Wednesday, May 27, 2009

Notes from Abroad (2)

One of the things the cellist Jan Vogler is trying to do as the new head of the Dresdner Musikfestspiele is to expand the range of performers who show up on the schedule. So on Tuesday night in the Frauenkirche — the large and beautiful church in the city center, destroyed by bombs in 1945 and painstakingly rebuilt in the subsequent decades — Valery Gergiev and the Vienna Philharmonic performed music of Sibelius and Shostakovich. The VPO tours far and wide, but this was the orchestra's first appearance in Dresden in 12 years and the locals were in a state of high anticipation.

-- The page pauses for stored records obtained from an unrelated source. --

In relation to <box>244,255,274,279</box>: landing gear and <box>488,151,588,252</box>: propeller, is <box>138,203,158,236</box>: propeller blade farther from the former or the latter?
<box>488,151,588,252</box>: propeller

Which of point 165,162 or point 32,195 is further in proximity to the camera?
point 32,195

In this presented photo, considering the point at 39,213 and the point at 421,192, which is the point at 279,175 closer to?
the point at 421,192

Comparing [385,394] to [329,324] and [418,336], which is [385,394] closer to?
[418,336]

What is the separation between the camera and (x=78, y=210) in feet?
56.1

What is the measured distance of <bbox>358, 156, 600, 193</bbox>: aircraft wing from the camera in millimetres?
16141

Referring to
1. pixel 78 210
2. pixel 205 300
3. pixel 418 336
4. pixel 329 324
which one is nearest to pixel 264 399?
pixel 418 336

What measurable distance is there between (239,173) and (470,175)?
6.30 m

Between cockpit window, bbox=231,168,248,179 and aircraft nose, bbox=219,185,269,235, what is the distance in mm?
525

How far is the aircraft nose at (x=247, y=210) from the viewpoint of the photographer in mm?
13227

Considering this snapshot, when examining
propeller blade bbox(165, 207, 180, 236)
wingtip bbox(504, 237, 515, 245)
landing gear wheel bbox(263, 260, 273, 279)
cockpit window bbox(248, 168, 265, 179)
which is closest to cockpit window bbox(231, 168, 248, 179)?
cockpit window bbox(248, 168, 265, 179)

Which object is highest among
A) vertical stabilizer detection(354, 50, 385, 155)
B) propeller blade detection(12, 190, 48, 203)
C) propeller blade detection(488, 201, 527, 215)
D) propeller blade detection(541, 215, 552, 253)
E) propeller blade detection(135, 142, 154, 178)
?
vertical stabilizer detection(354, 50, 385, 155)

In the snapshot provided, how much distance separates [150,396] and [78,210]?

My God, it was magnificent. There's no way to listen to the VPO without feeling some tinge of moral unease at that unbroken sea of white male faces (some of my fellow critics amused themselves during the applause by scanning for the two or three women that are now scattered among the orchestra's ranks). But it's just as hard to resist the magical sound of this orchestra — the warm, fluid string textures, or the glowing, utterly distinctive brass.

And Gergiev was in top form (not always a sure bet with this notoriously uneven artist). The Sibelius First was full of dark splendor, its rhetoric forceful but unconstrained. After intermission came "The Firebird," in a rendition that mixed dramatic urgency (the opening low string passages pushed forward like some kind of techno rhythm track) with vivid pictorialism. Even the weather was in on the game — the whole performance was punctuated by lightning bolts flashing through the upper windows of the church. Sounds corny, but when the last one came exactly in time with the downbeat for a big orchestral chord, it sure seemed like something unusual was going on.